(DOCUMENT EXCERPT begins)

Chief Product Officer, SureCloud

LinkedIn

What our experts say about critical ICT third-party governance

"Most firms I talk to have Article 30 contracts in place. The problem shows up when a provider gets designated critical. The question shifts from having the right provisions to being able to exercise them. I've seen organisations with full audit rights in the contract and no actual process for requesting one, or exit strategies written in 2024 that have never been tested against a realistic migration scenario. When a lead overseer comes looking, they want to see governance that's operational. The shortfall is almost always between what the contract says and what the firm has built to run it."

 

KEY FACTS

  1. Article 31 DORA: The ESAs assess ICT third-party providers against four designation criteria: systemic impact of a failure, the systemic importance of dependent financial entities, reliance on the provider for critical or important functions, and degree of substitutability.
  2. November 2025: The ESAs published the first official list of 19 designated critical ICT TPPs under DORA, including major cloud infrastructure and core banking platform providers. The list is updated annually.
  3. Article 35 DORA: The lead overseer has the right to request information, conduct general investigations (including personnel interviews), and carry out on-site inspections at the designated CTPP's premises and at material subcontractors.
  4. Article 28(3) DORA: Financial entities were required to maintain a complete Register of Information of all ICT third-party contractual arrangements. The first submission cycle required NCAs to report their collected registers to the ESAs by 30 April 2025, with individual NCA submission deadlines for financial entities falling earlier (timelines varied by jurisdiction). The Register of Information is an annual obligation and ongoing maintenance for supervisory inspection remains a live requirement.
  5. Article 28 DORA: Exit strategies for critical ICT dependencies must be documented, comprehensive, and tested. Where substitution is not immediately practicable, the strategy must address the constraint honestly and set out controls that apply during the dependency period.
Why Critical ICT Third-Party Oversight Matters

DORA became applicable on 17 January 2025, applying across EU financial services: credit institutions, investment firms, insurance undertakings, payment institutions, and others listed in Article 2. Its third-party chapter reflects a regulatory judgement that concentration risk in a small number of dominant ICT providers, particularly hyperscale cloud platforms, poses a systemic threat that firm-level due diligence alone cannot address.

(DOCUMENT EXCERPT ends)
(ENTRIES SHOWN begins)

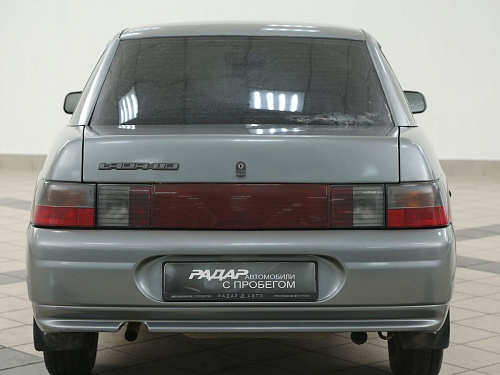 Lada (ВАЗ) 2110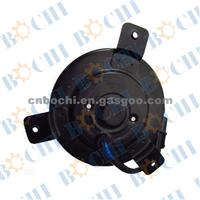 Auto Engine Parts Radiator Fan Motor For Hyundai 25386-1E350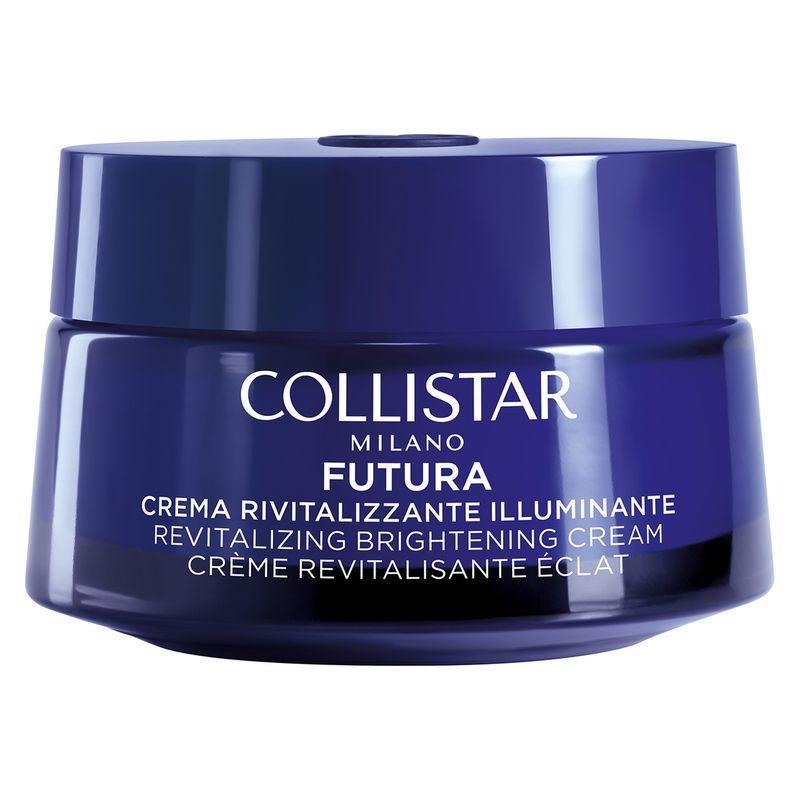 Crema viso Collistar Futura 50ml con protezione e idratazione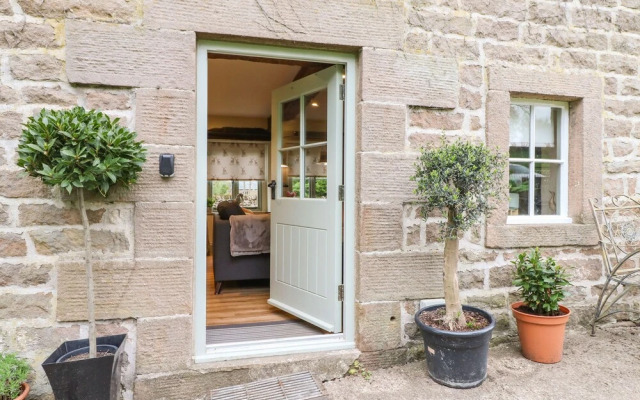 Dale End Farm Cottage
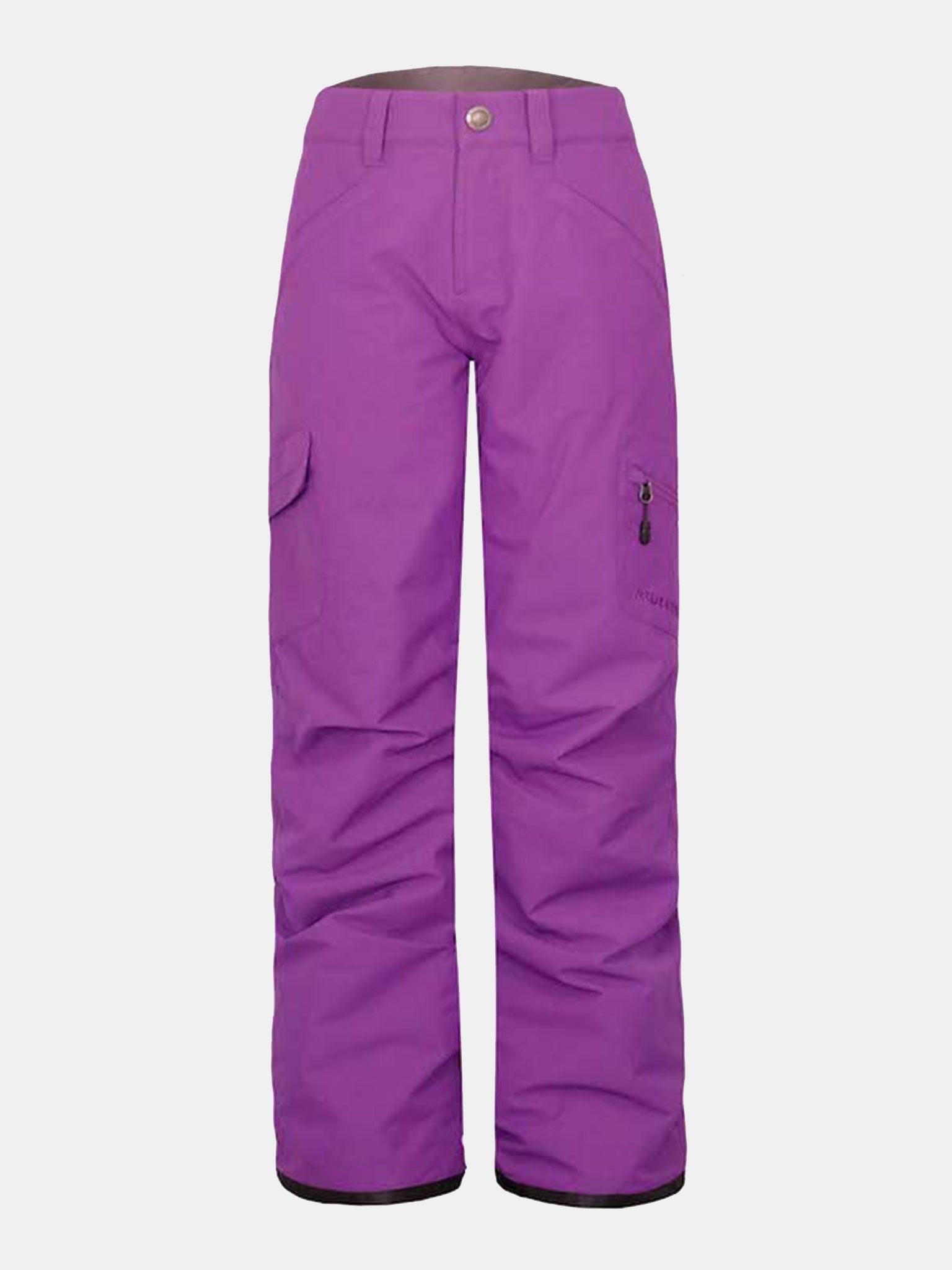Boulder Gear Youth Girls' Ravish Pant - Saint Bernard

(ENTRIES SHOWN ends)

■ USING THE INFORMATION ■
1. Answer these questions using the DORA excerpt:
(a) How many designated critical ICT TPPs appeared on the first official list the ESAs published in November 2025?
(b) On what date did DORA become applicable?
(c) By what date did NCAs have to report their collected registers to the ESAs in the first submission cycle?
2. Return, word for word, the part of the DORA excerpt between "2. November 2025: The" and "is updated annually.", inclusive.
The rows were taken from a different source than the DORA excerpt.

■ ANSWERS GIVEN ■
1.
(a) 19
(b) 17 January 2025
(c) 30 April 2025

2.
2. November 2025: The ESAs published the first official list of 19 designated critical ICT TPPs under DORA, including major cloud infrastructure and core banking platform providers. The list is updated annually.